Через минуту Матрёна стояла перед Макаровной и с удовольствием смотрела на её ловкие руки, выкладывающие с горячего противня пирожки с капустой.
- Праздник у меня завтра. Гостей дорогих жду, – с грустной улыбкой объяснила хозяйка. – Всех надо уважить. И ты приходи. Прямо с утра и приходи!
- А праздник-то какой? – с недоверием в голосе спросила соседка.
- Великий.
- Так может, помочь чем надо? Одна – то справишься ли? Чай, не под годы пиры – то закатывать… Ухлопаешься, не дай Бог, захвораешь!
- Спасибо, Матрёнушка, за заботу. Ты, пожалуй, ступай, у тебя своих хлопот полон рот, а я потихоньку сама всё излажу.
Бабка Матрёна осмотрела комнату Макаровны и, не увидев ничего подозрительного, примиряюще согласилась:
- И то верно, пойду. Мне ещё Елизара кормить надо, но ты, если нужно, кликни меня: прибегу, подсоблю.
Макаровна смазала пирожки маслом и поставила в печь два рыбника. Не отходя от огницы, она помешала деревянной ложкой, томящийся в горшках горох, овес, пшено, заглянула в плошку, в которой разбухал изюм.
Закончив с приготовлением поминальной трапезы, Агния Кирилловна наносила в баню воды и, пока та топилась, вымыла полы в избе.
Вечером, когда солнышко склонилось к горизонту, старушка вышла проводить его. В последний раз она слушала изумительные трели дроздов, в последний раз шаловливый ветер трепал её широкую юбку.
Вернувшись в дом, Макаровна закрыла печную вьюшку, затворила окна и задёрнула занавесочки. Проведя морщинистой рукой по белой скатерти, она поправила чистые полотенца, прикрывающие выпечку, овсяный кисель и кутью. Остановившись у единственного зеркала, старая женщина тщательно прибрала волосы и повесила на него чистую наволочку.
Она начала чувствовать тяжесть в ногах, когда, облачившись в новую одежду и помолившись перед образами, стала подходить к разостланной чистой постели. Перекрестив ложе, Агния Кирилловна легла, чтобы уже никогда не проснуться.
_
Серафима проснулась от сжимающей грудь невыразимой тоски.

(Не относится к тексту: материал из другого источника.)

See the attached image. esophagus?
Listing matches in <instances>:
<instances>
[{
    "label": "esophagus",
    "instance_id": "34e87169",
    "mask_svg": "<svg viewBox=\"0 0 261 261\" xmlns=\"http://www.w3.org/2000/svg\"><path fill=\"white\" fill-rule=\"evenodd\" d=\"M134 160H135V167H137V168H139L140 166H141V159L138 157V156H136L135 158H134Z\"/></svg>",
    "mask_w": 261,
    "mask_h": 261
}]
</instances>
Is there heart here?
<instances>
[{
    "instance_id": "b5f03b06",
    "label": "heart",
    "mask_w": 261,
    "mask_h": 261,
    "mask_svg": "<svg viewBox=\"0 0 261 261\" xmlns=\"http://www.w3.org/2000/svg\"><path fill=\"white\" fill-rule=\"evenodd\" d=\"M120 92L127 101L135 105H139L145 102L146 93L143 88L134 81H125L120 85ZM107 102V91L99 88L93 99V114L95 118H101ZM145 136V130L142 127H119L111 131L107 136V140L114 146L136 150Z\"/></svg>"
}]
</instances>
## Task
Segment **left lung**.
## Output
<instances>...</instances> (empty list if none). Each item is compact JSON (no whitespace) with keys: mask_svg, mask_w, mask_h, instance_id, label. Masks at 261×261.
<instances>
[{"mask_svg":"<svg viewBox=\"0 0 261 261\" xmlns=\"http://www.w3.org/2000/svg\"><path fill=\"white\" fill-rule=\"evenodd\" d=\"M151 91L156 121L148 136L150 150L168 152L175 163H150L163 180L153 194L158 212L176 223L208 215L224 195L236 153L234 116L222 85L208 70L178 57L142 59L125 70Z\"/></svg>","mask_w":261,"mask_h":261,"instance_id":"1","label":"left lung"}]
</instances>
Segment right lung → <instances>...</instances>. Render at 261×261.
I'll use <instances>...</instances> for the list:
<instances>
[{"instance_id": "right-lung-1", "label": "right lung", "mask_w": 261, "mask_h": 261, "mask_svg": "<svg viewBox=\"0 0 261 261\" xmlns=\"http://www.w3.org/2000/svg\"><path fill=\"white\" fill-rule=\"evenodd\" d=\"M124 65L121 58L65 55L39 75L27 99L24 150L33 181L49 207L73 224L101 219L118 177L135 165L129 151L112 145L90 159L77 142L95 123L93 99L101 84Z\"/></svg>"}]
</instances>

- Бабушка! – шёпотом вскрикнула она.
Спящий Глеб зашевелился и тут же затих.
Женщина соскользнула с кровати и неслышно подошла к колыбели. Отблеск луны едва освещал маленького Илью. Ангельская улыбка коснулась его губ. Серафима вернулась к постели и присела на самый край, всматриваясь в спокойное лицо мужа. Волна безысходного горя снова обрушилась на неё. Сима, с трудом сдерживая слёзы, в кровь кусала губы.
«Она просила меня не плакать… Я буду стараться. Но как это тяжело – не плакать! Бабушка спасла мне жизнь, многому научила… Мне будет её не хватать! Мне будет без неё плохо! Меня больше никто не назовет «дитятко»! Бабушка, я не хочу, чтобы ты умирала! Живи ещё! Живи долго-долго!» – Серафима пересела в кресло и беззвучно зарыдала. Через несколько минут она встала, подошла к ведру и ковшом зачерпнула чистой воды.
«Не надо плакать! Не надо! Это проявление эгоизма. Я сейчас думаю о себе, а не о ней, о том, как мне больно и какая я несчастная! Эгоистка! Несчастная себялюбка!»
Серафима, чтобы успокоиться сделала несколько глотков и, плеснув на руку воды, провела ладонью по лицу.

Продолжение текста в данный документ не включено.